At the time, Iran was in a post-revolutionary phase, and opposition groups still had significant space to operate. Saddam Hussein’s attack allowed the regime to mobilise nationalist sentiment and eliminate progressive political forces through imprisonment and execution. The current war is having a similar effect. 

But even before this war, we saw a harsh crackdown on protesters in January. 

Despite the crackdown, student groups and labour-related movements, particularly among pensioners and workers, were beginning to reorganise and resume their activities. The war has effectively halted those efforts. Netanyahu’s and Trump’s military campaign has frozen these movements, eliminating any space for protest.  

The government quickly took advantage of the situation and declared a state of war, intensifying pressure on political prisoners, restricting internet access, and once again suppressing the free flow of information. This is a common pattern: when external powers attack a country, it leads to increased repression at home. 

Another major development was the leadership transition after Ali Khamenei’s killing. Mojtaba Khamenei, who had faced opposition within the establishment, was quickly selected as the new leader. Would this have been possible without the war? 

The war created a golden opportunity for hardline factions within the Islamic Revolutionary Guard Corps (IRGC), who had long sought to bring Mojtaba Khamenei to power. In the extraordinary circumstances following the leader’s death, there was no room for debate or dissent. He was rapidly declared the successor. 

Before the war, there had been opposition to his leadership within the governing system, and even his father had opposed hereditary succession. But in the context of war, power shifted toward the most hardline elements. In particular, factions within the IRGC that hold an apocalyptic worldview and welcome war, gained more power. 

Given these developments, what is the role of opposition groups outside Iran? 

The immediate priority for all Iranians, not just those in exile, is to demand an end to the war. Anyone who hopes to see a free and prosperous Iran, and who does not want the country to resemble Gaza or southern Beirut, must advocate for an immediate ceasefire. The war has destroyed opposition forces inside Iran. So, opposition groups abroad, regardless of political differences, must unite in demanding an end to this devastating conflict. 

Do you think cooperation with anti-war groups in Europe is possible? 

In France, Iranian opposition groups have collaborated with leftist parties, labour unions, and humanitarian organisations for many years. This enabled a large demonstration in January in support of Iran’s freedom movement, with strong participation from both French and Iranian activists.  

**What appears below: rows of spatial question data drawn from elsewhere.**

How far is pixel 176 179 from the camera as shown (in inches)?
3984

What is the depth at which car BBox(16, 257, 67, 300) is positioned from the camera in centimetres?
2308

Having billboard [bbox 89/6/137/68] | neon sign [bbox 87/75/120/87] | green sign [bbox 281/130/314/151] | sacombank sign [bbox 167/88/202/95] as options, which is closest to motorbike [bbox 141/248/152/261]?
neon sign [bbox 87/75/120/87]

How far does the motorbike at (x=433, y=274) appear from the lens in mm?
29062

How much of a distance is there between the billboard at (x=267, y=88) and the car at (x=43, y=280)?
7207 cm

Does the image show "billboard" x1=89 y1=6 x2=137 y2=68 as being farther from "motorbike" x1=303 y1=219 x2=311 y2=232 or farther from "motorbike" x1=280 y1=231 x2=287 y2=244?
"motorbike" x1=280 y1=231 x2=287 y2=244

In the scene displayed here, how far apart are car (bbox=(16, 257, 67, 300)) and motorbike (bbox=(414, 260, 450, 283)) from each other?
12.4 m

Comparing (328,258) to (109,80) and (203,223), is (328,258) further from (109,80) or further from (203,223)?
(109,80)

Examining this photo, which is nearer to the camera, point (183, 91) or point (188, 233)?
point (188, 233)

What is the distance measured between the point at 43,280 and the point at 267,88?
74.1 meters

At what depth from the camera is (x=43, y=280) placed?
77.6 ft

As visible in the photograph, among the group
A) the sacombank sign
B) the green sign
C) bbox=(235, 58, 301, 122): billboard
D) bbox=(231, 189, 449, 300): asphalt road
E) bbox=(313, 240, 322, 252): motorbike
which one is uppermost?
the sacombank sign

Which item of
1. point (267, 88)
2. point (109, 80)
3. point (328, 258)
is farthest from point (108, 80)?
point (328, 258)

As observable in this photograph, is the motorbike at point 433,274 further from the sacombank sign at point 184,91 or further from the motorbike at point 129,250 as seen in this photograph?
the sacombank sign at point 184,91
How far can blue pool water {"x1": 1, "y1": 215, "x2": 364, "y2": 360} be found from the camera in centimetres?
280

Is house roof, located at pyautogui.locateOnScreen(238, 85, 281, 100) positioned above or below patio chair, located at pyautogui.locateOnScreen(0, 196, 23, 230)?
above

I believe similar alliances are possible elsewhere, depending on how effectively Iranian opposition groups engage with political and civil society actors in their host countries. Anti-war movements already exist across Europe and North America, and their support could amplify calls to end the conflict. 

You mentioned the leftist organisations, but some of these groups view the Islamic Republic as an anti-colonial entity and hesitate to criticise it. 

This is a major challenge indeed. The Islamic Republic has positioned itself as an opponent of Israel and has used its rhetorical support for the Palestinian cause to cultivate an anti-colonial image. However, this narrative does not reflect the reality of the Iranian regime, which is repressive and reactionary. Iran has consistently supported reactionary groups such as Islamic Jihad and Hamas, rather than secular or progressive Palestinian movements.  

Moreover, its goals are rooted not in support for Palestinian self-determination but in advancing a broader ideological project tied to the concept of the religious Islamic Ummah (community, ed.). This is why, when calling for a ceasefire, we often adopt this slogan: “No to war, no to the Islamic Republic, no to Netanyahu, no to Trump.” This war stems from two reactionary forces: the hegemonic ambitions of Iran’s Shia clerical establishment and the vision of reshaping the Middle East around a Greater Israel.